Entre la multitud de gigantes mecánicos, dos gigantes volaron por los cielos, combinando sus mecas y convirtiéndose en un ser superior.

—¡Celica-chan, Kireina-sama cuenta con nosotros! —dijo Truhan, ardiendo con una determinación ígnea.

—¡Claro que sí! ¡Hagamos esto no solo por ella, sino por nuestro hogar, nuestra gente y también por nuestros hijos! —dijo Celica, sonriendo con orgullo mientras sus mecas se combinaban. Un enorme demonio llameante cubierto por las llamas oscuras del purgatorio surgió de una tormenta de fuego negro, mirando furiosamente a los dioses bajo la barrera.

¡Cuatro ojos carmesí, una corona de afilados cuernos rojos y negros, una gran armadura y enormes brazos, con seis brazos e incluso alas hechas de fuego negro para rematar!

¡Levantó sus hachas mientras volaba hacia la barrera, impactándola como un meteoro ardiente de fuego negro!

¡CHOQUE!

¡Crack, crack!

¡La barrera finalmente comenzó a agrietarse aún más, mientras pequeños trozos caían al suelo, disipándose en la nada!

¡Los tres Dioses lo miraron con sorpresa y asombro!

¡E incluso una ligera pizca de… miedo!

—¡¿Qué?!

—¡Imposible! ¡Son simples mortales…!

—¡No es posible que sean capaces de… atravesar la barrera! —dijeron.

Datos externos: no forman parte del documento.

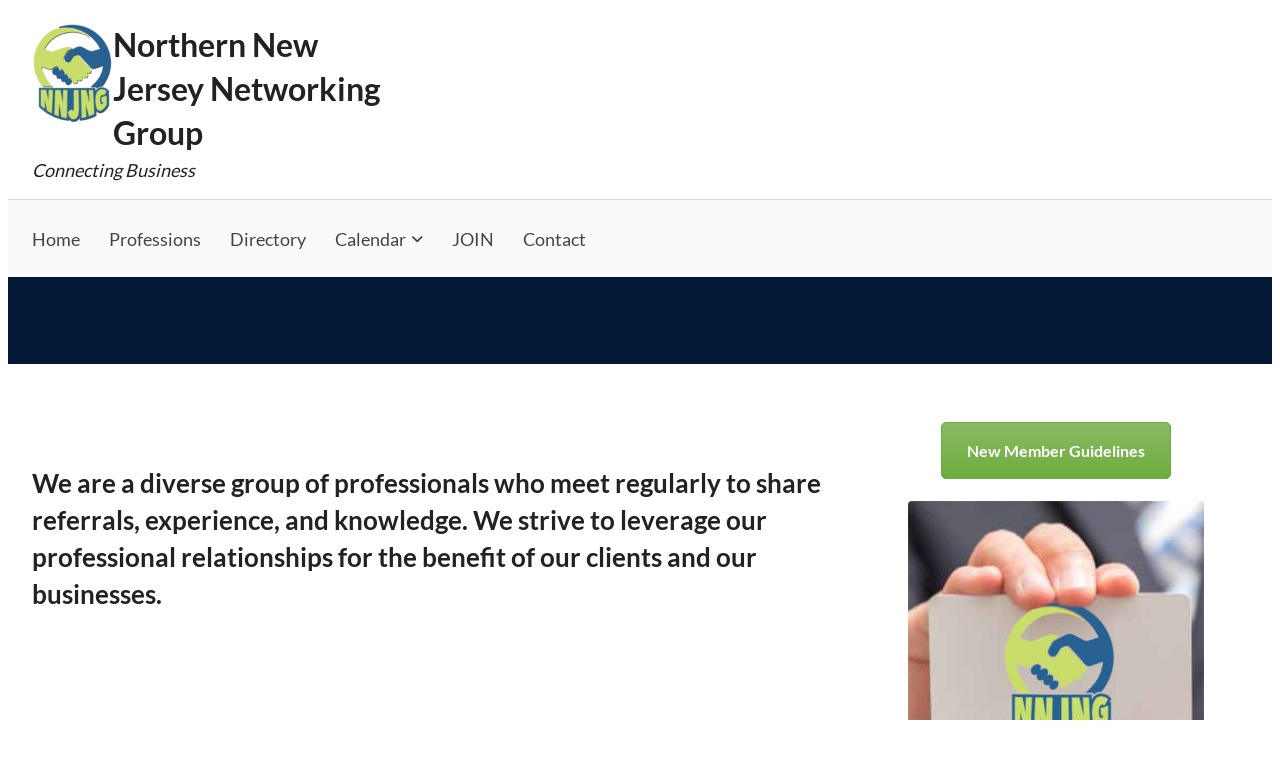

--- FILE ---
content_type: text/css
request_url: https://www.nnjng.org/wdpr/wp-content/themes/memberlite-child/style.css?ver=5.2.2
body_size: 799
content:
/*
Theme Name: Memberlite - Child Theme
Theme URI: http://www.memberlitetheme.com/
Description: This is a Memberlite child theme.   
Author: Kim Coleman
Author URI: http://www.paidmembershipspro.com/  
Template: memberlite  
License: GPL-2.0+  
License URI: http://www.gnu.org/licenses/gpl-2.0.html  
*/

p.pmpro_member_directory_date::before {
	content:"Member Since:" !important;
	font-weight:700;
font-size:14px;
}

p.pmpro_member_directory_date {
	font-size:14px;
}

p.pmpro_member_directory_date strong {
	display:none;
}


h3 {
	font-weight:900;
	font-size:26px;
}
h4 {
	font-weight:700;
}

#main a, #secondary .widget a, #secondary .widget a:link {
	font-weight: 700;
	text-decoration:underline;
	color:#4c86bf;
	
}

.vc_btn3.vc_btn3-color-juicy-pink, .vc_btn3.vc_btn3-color-juicy-pink.vc_btn3-style-flat, a.pmpro_btn.pmpro_btn-select, a.pmpro_btn.disabled, .vc_btn3.vc_btn3-color-green.vc_btn3-style-modern {
	text-decoration:none !important;
	color:#fff !important;
}


#pmpro_actionlink-renew {

	padding:5px 10px;
	background:green;
	color:#fff !important;
	text-decoration:none !important;
	border-radius: 10px;
}

#pmpro_actionlink-renew:hover {

	background:olivedrab;
}

.pmpro_checkout h3 span.pmpro_checkout-h3-msg {
	font-size:16px;
	font-weight:700;
	color:red;
}

.pmpro_check_instructions {
	font-size:16px;
	font-weight:700;
}

#pmpro_payment_method {
	background:yellow;
}

img.avatar {
background: #bebdbe !important;
}

.memonly {
background:#2c3e50;
}
.memonly a, .memonly a:hover{
color:#fff !important;
}

.main-navigation ul.sub-menu {
background:#707d80;
}

.pmpro_member_directory_businesscategory strong, .pmpro_member_directory_company strong, .pmpro_member_directory_streetadress strong, .pmpro_member_directory_city strong, .pmpro_member_directory_state strong, .pmpro_member_directory_zipcode strong {
display:none;
}

.pmpro_member_directory_company {
font-weight:700;
}

.pmpro_member_directory_streetadress, .pmpro_member_directory_city, .pmpro_member_directory_phone {
font-style:italic;
margin:0 0 0 25px !important;
text-align:left;
}

.pmpro_member_directory_state, .pmpro_member_directory_zipcode {
font-style:italic;
margin:0 0 0 5px !important;
text-align:left;
}

.pmpro_member_directory_city, .pmpro_member_directory_state, .pmpro_member_directory_zipcode {
float:left;
padding-right:5px;
}



p.pmpro_member_directory_user_url, p.pmpro_member_directory_phone {
clear:both;
}

a.pmpro_btn {
background:green !important;
}

/* 
 * #comments {
display:none;
}
*/

.pmpro_membership_card-print h1 {
	font-size: 24px;
margin: 0 0 5px 0;
	font-weight:700;
	line-height: normal;
}

.pmpro_membership_card-print h3 {
	font-size: 19px;
	font-style:italic;
	line-height:21px;
}

.pmpro_membership_card-print h4 {
	font-size: 20px;
	font-weight:700;
	line-height:23px;
}

.pmpro_membership_card-print {
	border-radius:0px !important;
}

#pmpro_payment_method::after {
	content:"(NOTE: If you do NOT have an actual PayPal account BUT you still wish to pay online with a credit card, please choose the 'Pay with PayPal' option above then click the PayPal Checkout button below)";
	font-weight:700;
	font-style:italic;
	font-size: 18px;
}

—¡Oh, ¿eso es lo que creen, cabrones?! —preguntó una voz rugiente debajo de ellos y de la barrera, ¡mientras un meca gigante que parecía ser la mecanización de la muerte misma emergía de la multitud!

¡Apareció un enorme caballero de la muerte, su cuerpo de casi cien metros, cubierto de metal y una armadura de temática gótica, con una calavera de metal como cabeza y sus ojos ardiendo con un fantasmagórico fuego azul!

Este era el Equipo No Muerto, compuesto por los primeros soldados de tipo No Muerto que Kireina crio hace mucho tiempo. Junto con el antiguo Equipo de Esclavos, exploraron la Mazmorra de Kaggoth y se hicieron increíblemente fuertes gracias a esa aventura, regresando al Imperio para finalmente protegerlo tanto como pudieran, ya que este era su amado hogar.

—¡Por favor, todos, cálmense un poco! —gritó el chico Ghoul y aparente líder del equipo, Gufumin.

—Fufufu~ ¡Me hace tan feliz ser una con Gufumin~! ¡Nada puede interponerse en el camino de nuestro amor! —rió la maliciosa Futima.

—Gufufu, tengo tanta hambre, ¡hora de comerse esta barrera! —dijo la aterradora Katara.

—Sigh, con estas chicas siempre es así… —suspiró el Dullahan Duruno.

¡El caballero mecánico gigante de la muerte comenzó a perforar la barrera infundiéndole su Aura Fantasmal, y el poder y la magia de los cuatro No Muertos, erosionando la barrera lentamente gracias a los efectos del Devorador de Dioses infundido en cada uno de sus ataques!

¡Crack, crack!

¡La barrera finalmente comenzó a desmoronarse, mientras pequeños agujeros comenzaban a revelarse!

¡Los tres Semidioses, Cabeiri, Cabeirides y Thalia, hijos de Hefesto, rechinaron los dientes de rabia!

—Imposible… ¡realmente están atravesando la maldita barrera!

—¡Dense prisa en la creación del ataque para que podamos volarlos a todos por los aires!

—Fufu, ¡déjenme darles una distracción!

Una de las Semidioses, Thalia, abrió un portal a su Reino Divino, desatando incontables Bestias Divinas sobre el ejército de Kireina.